Questions on the material:
1. In the Erigga biography, who directed the music video for "Mo Street Gan"?
2. For each statement, say whether the Erigga biography agrees, and quote the words that decide it: (a) Erigga is the youngest of five children. (b) Erigga began his music career in early 2010. (c) "Love No Be Garri" features Shuun Bebe.
3. Please return, word for word, the part of the Erigga biography starting with "In 2013, Erigga" and going on through "and many others.".

Excerpted passage:
"""

Erhiga Agarivbie (born 30 March 1987), better known by his stage name Erigga, is a Nigerian singer and rapper.

Biography 

Erhiga Agarivbie was born in Warri, Delta State, where he grew up with his family. He is the first of five children. He attended Standard International School both primary and secondary.

Erigga began his music career in early 2010. He has worked with several producers, including Mr Nolimit,C Major,Beatsbymellow_ , and Even Prinx Emmanuel. Erigga's first musical release was "Mo Street Gan". The music video for the song was shot in Nigeria, directed by AKIN Alabi. The song became Radio Continental's theme song.

In 2013, Erigga released "Coupé Décalé ft Shuun Bebe". The music video for the song was endorsed by TV stations in Nigeria. In early 2014, he released another single titled "Love No Be Garri", featuring Jimoh Waxiu.
In 17 July 2017 Erigga released his album A Trip To The South which includes Orezi, Skales, Duncan Mighty and many others.

"""

Information supplied:
"""

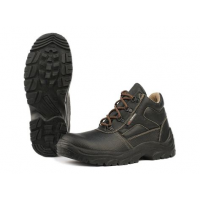 Полуботинки кожаные с перфорацией СТИКС ПУ р. 41 (БОТ330)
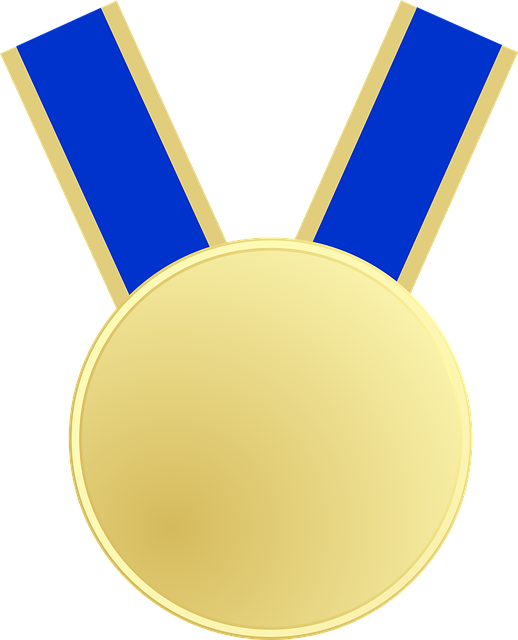 Free medal gold golden vector
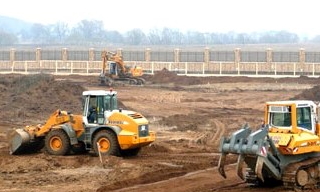Планировка участка бульдозером в Дмитрове от 917 руб. Цены за м2 - ИП Садыков В. Р.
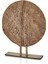 Evza Mermer Embossed Wood Kahverengi Traveten Dekor 8*30*37 cm 3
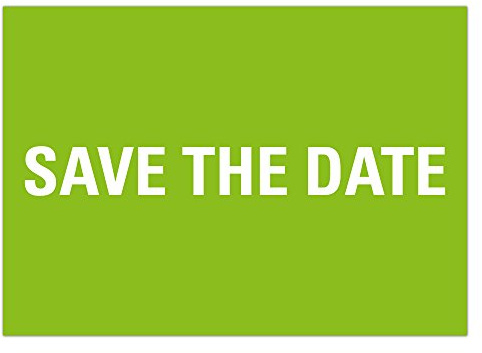 10 Einladungskarten SAVE THE DATE für Party, WG, Einweihung, Geburtstagseinladungen Jubiläum Hochzeit Essen gemeinsam Kochen, Mädelsabend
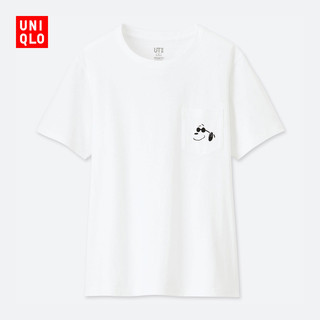 UNIQLO 优衣库 417543 女士Peanuts印花T恤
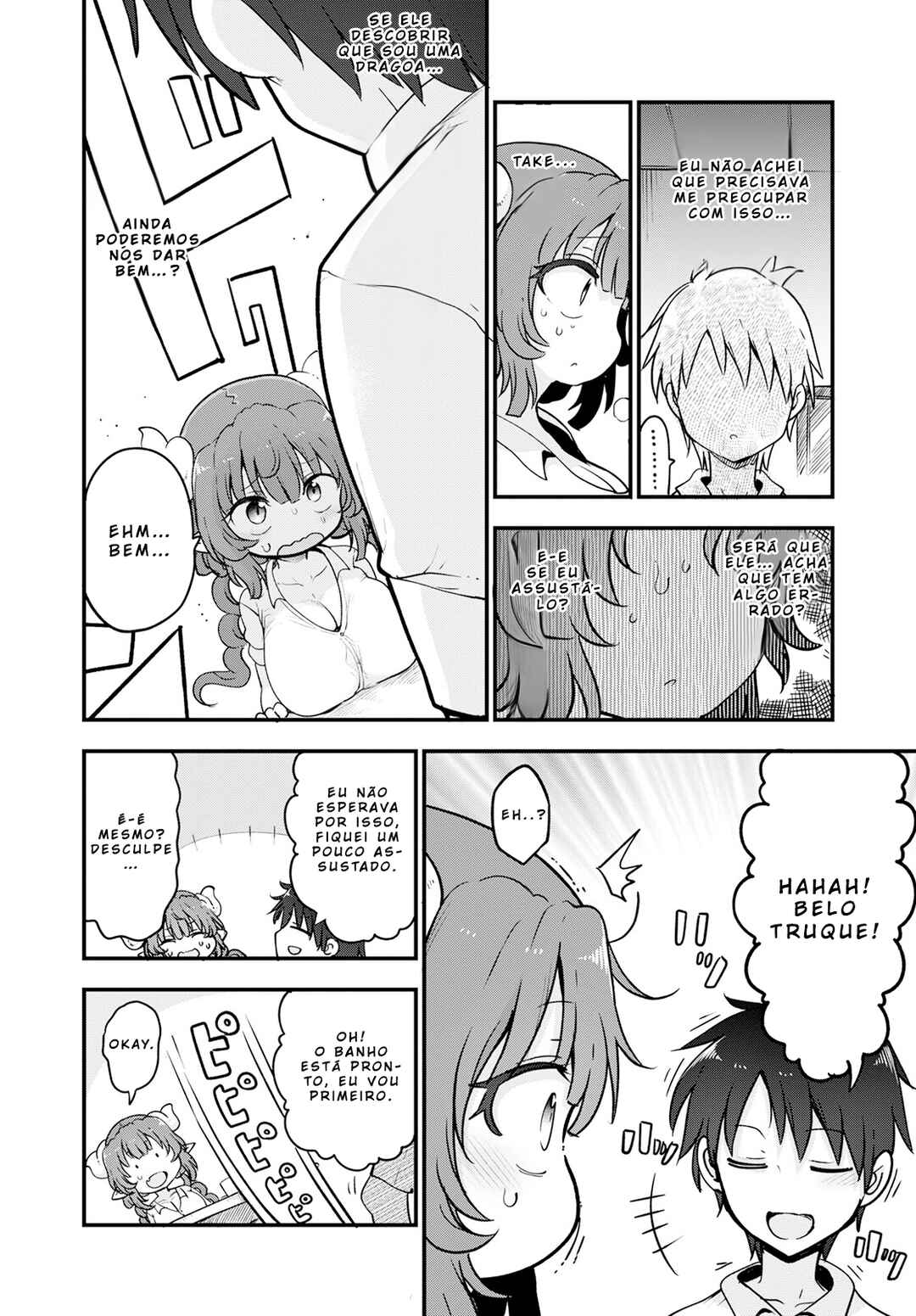 Kobayashi-san Chi no Maid Dragon Chapter 131 - Page 10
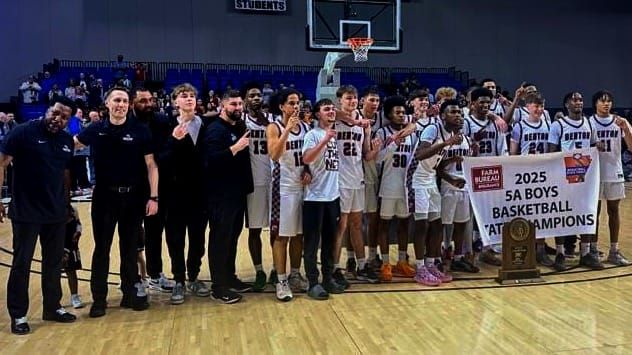 ISSUE #2 Benton Panthers – 2025 5A Boys State Champions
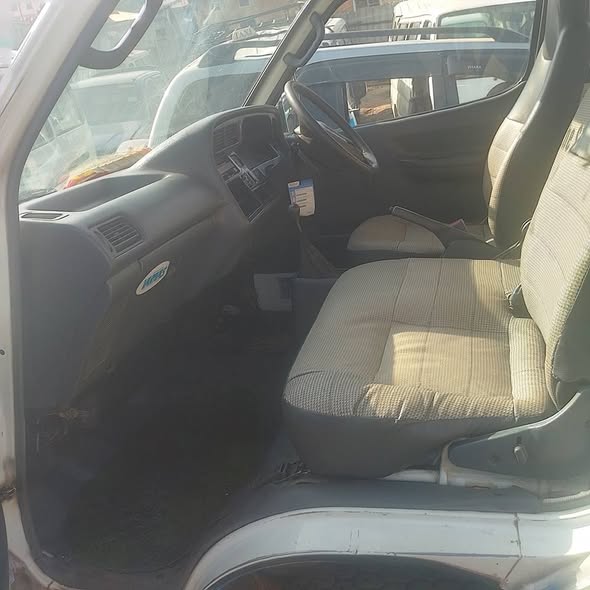 A picture of Toyota hiace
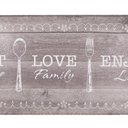 Ver imagem 2 de Passadeira PVC Print 50cm x 120cm Eat Love
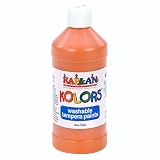 Kaplan Kolors Washable Paint - Orange (16 oz.)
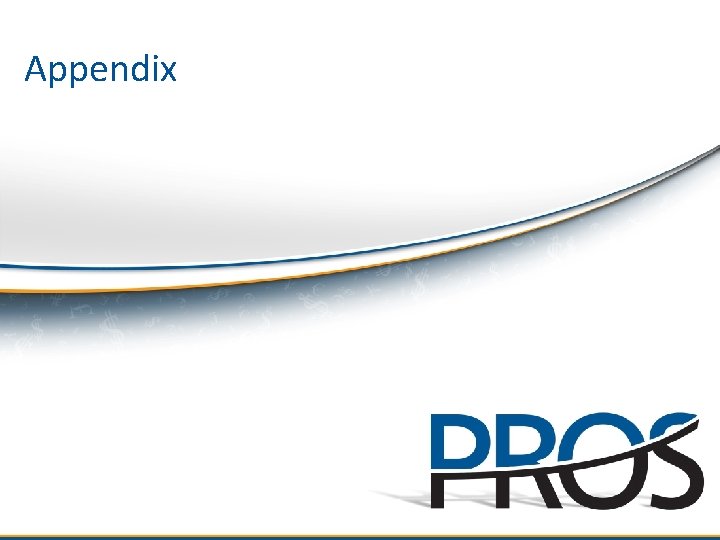 Appendix 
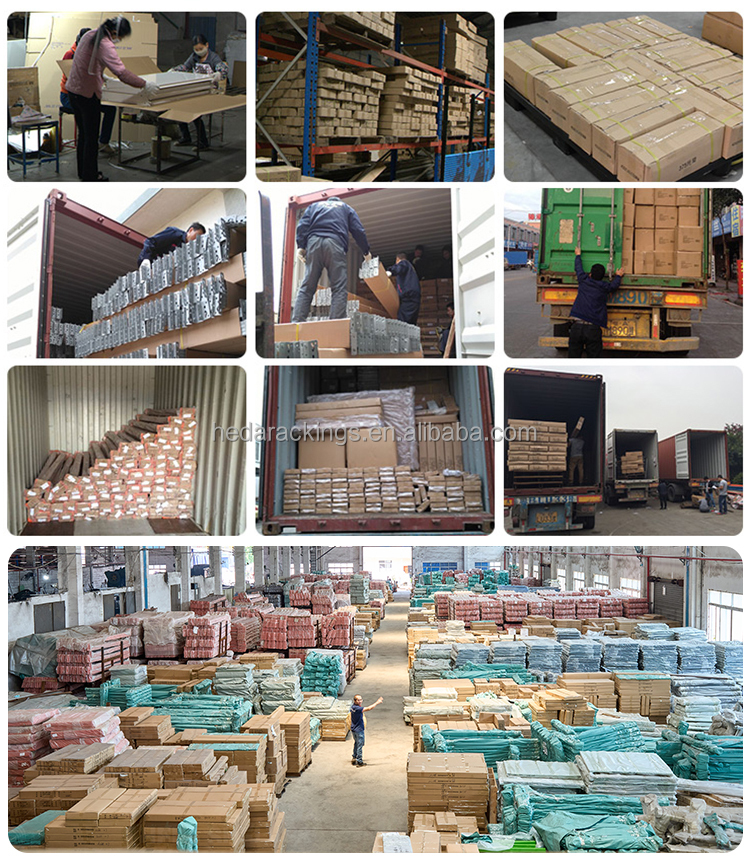 Factory 4-Layer Medium Duty Rack 100kg Corrosion Protected Garage Warehouse Heavy Duty Racks &amp; Industrial Shelving Units
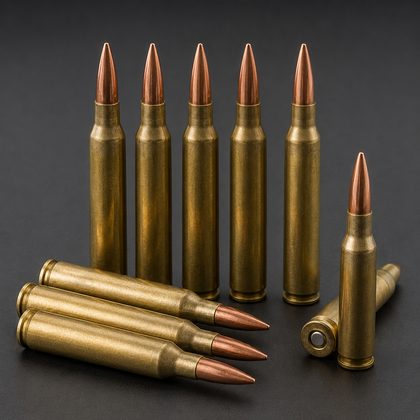 Rifle cartridges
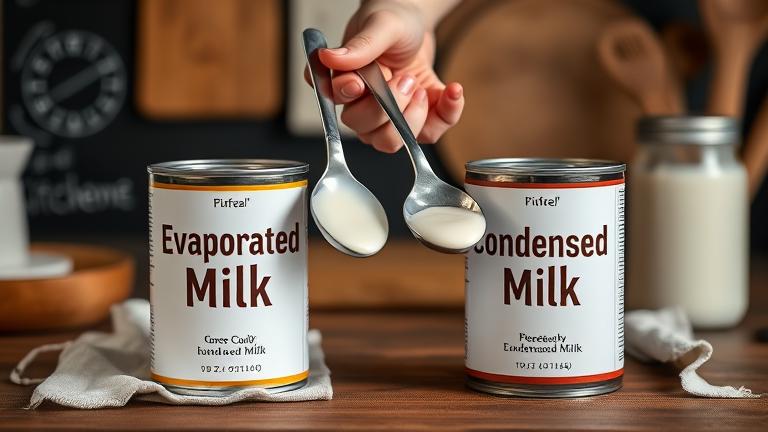 can evaporated milk be substituted for condensed milk? - Test Food Kitchen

"""

Solutions to each task:
1. AKIN Alabi

2.
(a) No: "He is the first of five children."
(b) Yes: "Erigga began his music career in early 2010."
(c) No: "featuring Jimoh Waxiu."

3.
In 2013, Erigga released "Coupé Décalé ft Shuun Bebe". The music video for the song was endorsed by TV stations in Nigeria. In early 2014, he released another single titled "Love No Be Garri", featuring Jimoh Waxiu.
In 17 July 2017 Erigga released his album A Trip To The South which includes Orezi, Skales, Duncan Mighty and many others.